--- TEXT ---

That might make more sense from a language viewpoint. I
deliberately left it out hoping people would realize my
suggestion wasn't serious. Curses, foiled again!
 
D

David Thompson

On 3/16/2010 1:23 PM, Andrew Poelstra wrote:
Can you compile java files separately and then distribute the
object files, linking them together all willy-nilly?

Answering what you probably meant: Yes.

Answering what you actually asked: No, because there's no
"linking" step in Java. You go straight from lumps of compiled
byte code (each lump representing a class or interface) to
classes (interfaces) loaded into the [JVM on-demand....]

And in particular, the preferred and most convenient technique is
either to compile (all) units that reference each other together, or
to first compile 'lower' unit(s) e.g. Z -- or get them precompiled, as
with the standard libs and many others -- and then compile the 'upper'
unit(s) e.g. A with Z(s) available in the/a classpath.

But it is possible to write stubs for B which only define the (public)
interface and compile them and compile A against them, and similarly
compile stubs for A and use them to compile B, and scale up similarly
to more complex cases. And there is enough type info in the .class
files that if you make a mistake doing this -- which you probably will
-- it gets caught at runtime (if not earlier) rather than executing
unpredictable and even dangerous wildness as is typical in C.
(Although a C implementation is *permitted* to DTRT.)
 
N

ng2010

jacob said:
C is still being used, and many important projects are based on it. My
thesis is that a simple language is necessary and useful. Adding
a general and extensible container interface for C doesn't change at
all the language but gives C programmer the advantages of not having
to program the same data structures over and over.

I would appear that you have not researched the market for your proposed
wares or you're trying to sell it in the wrong place (?). How many users
of lcc-win are there? Maybe a subset of that is the entire potential for
your wares: a niche of a niche. Do you even know the rate at which C
users are increasing or decreasing and what the trend over time has been?
Why not just produce your swiss-army container library and put it out
there and see how much usage it gets and if it affects the C usage
trends.

It also appears that you are trying to recruit others to develop the
product with you as it is in R&D stage or even concept stage, rather than
having a product to offer to whomever. Who is your target market? Joe C
coder? lcc-win user? The ISO C committee? It appears that the ISO C
committee is not a good alliance for your project/product. What is your
proposed product? Getting the committee to change the standard, or
offering a "fork" away from the standard? Both? If both, good luck
finding anyone to hop on that train.

Have you a written business plan (or project plan)? Without a detailed
plan, I think success is a pipe dream. Of course, there is no need for a
plan if your proposal is not seen by others as feasible. What did the
feasibility study show?

There are many things that have to be done before a project starts. If
you're one guy in a garage building something, maybe even have been doing
it for a long time, seeking resources/others to join you is a starting
point and you'll have to accept that and regroup and rethink things from
the other peoples' perspective. You seem to want to ignore all the
required precursors and few are going to "just believe you". Perhaps
start with a few like-minded people and see what comes of that. Going
from nothing to massive scale is highly unlikely, but you seem to be
thinking like that from what I can see having read a number of your
posts.

---

Resume the newsgroup thread about C and Java programming, picking up after its last sentence. The listing is separate material, unrelated to the newsgroup thread about C and Java above.

--- DATA BELOW ---

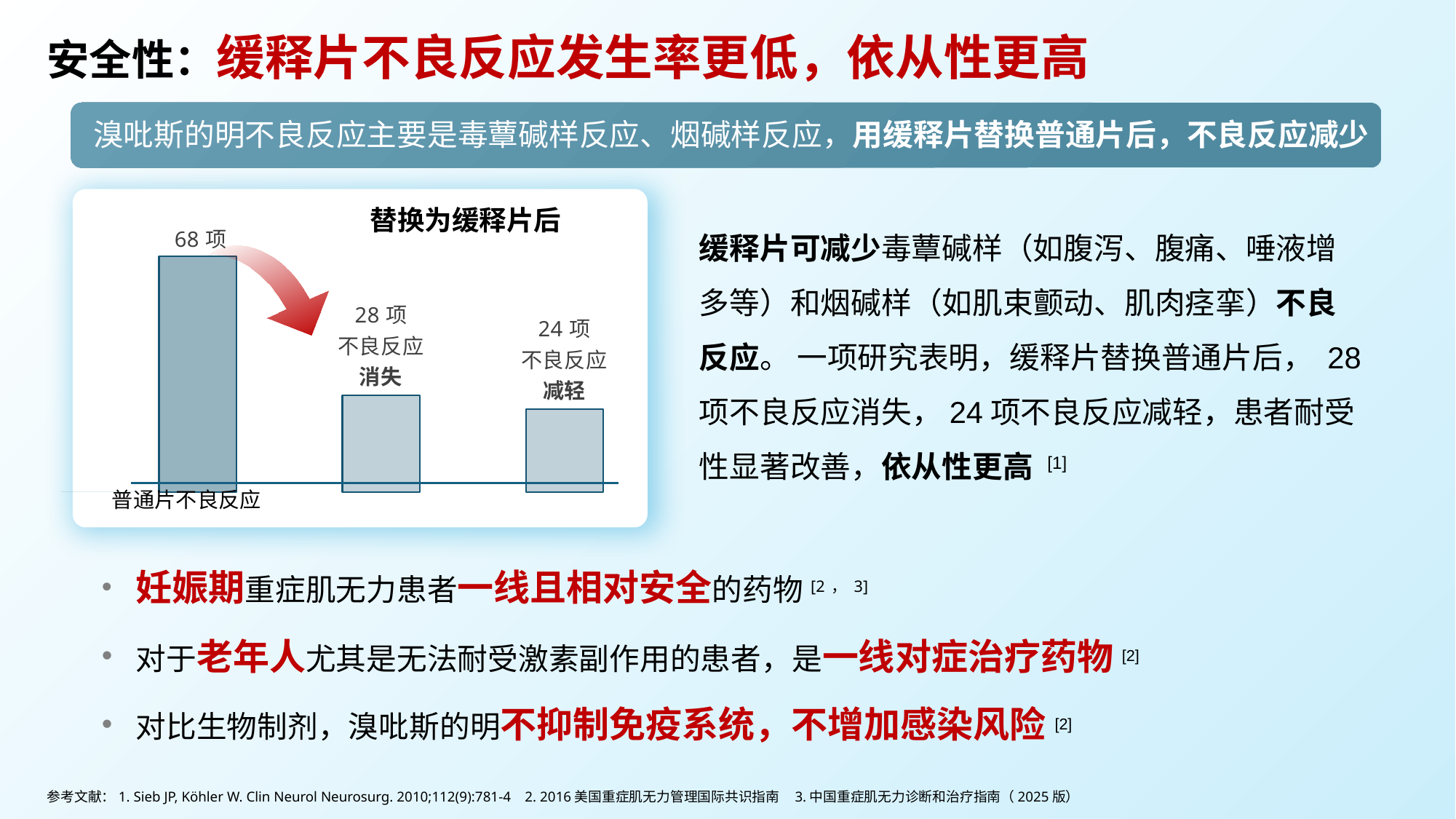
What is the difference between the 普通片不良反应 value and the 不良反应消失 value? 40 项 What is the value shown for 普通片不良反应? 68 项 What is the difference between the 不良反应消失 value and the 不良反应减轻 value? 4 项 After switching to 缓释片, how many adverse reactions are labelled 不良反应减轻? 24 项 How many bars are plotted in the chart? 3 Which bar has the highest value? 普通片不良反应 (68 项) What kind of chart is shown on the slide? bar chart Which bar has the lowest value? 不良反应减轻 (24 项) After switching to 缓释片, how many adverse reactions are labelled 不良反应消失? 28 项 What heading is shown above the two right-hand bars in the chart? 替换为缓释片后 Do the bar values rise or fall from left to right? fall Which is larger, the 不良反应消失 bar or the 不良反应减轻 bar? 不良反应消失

---

ANSWER TO THIS PROBLEM:
Finally, if you want a good promotion for your "product", see if you can
get some grant money or even venture capital if your sector is
commercial. It would only be a "promotion" if you could land some, of
course. A kind of "litmus test". If you can, chances are that other
people will be more willing to believe in what you are doing and be more
willing (less weary) to join you.

OK, one more "finally": It would be good if a group like the members of
this ng would rally around your product/project. If not, one has to ask
why not. I think you have some major chasms to cross, not the least of
which, and maybe the most important of which, is defining your
product/product and showing focus on that product/project and that you
know what the landscape and reality really is and how your
project/product fits in to all of that.
The proliferation of libraries that do the same thing WITHOUT a
standard in C means that each big project in C has several versions
of the same data structure because library XYZ uses lists with the
"Next" field in the fiorst position and library"XXX" uses a list with
Next in the
second position. Besides all APIs are different, etc.

Things like the above may make a case for a feasibility
study/proof-of-concept project.
This is SO OBVIOUS that doesn't even need to be discussed.

That last statement really hurts your "proposal". People will be weary
that you are in love with your own idea so much that you are wishfully
thinking and blinded to reality. A sort of "misery wants company" kind of
thing.
But C
should be kept in its present state so taht the only alternative is
to swallow C++

Well, you confirm everything that I said.

Your feasibility study should have detailed competitor analyses. Of the
cuff/ad hoc is probably not going to cut it for such a risky endeavor.
Not risky? Show "me"!
 
N

ng2010

Ian said:
One interesting question is why, after over 30 years of use, there
hasn't appeared a widely accepted a general and extensible container
interface for C?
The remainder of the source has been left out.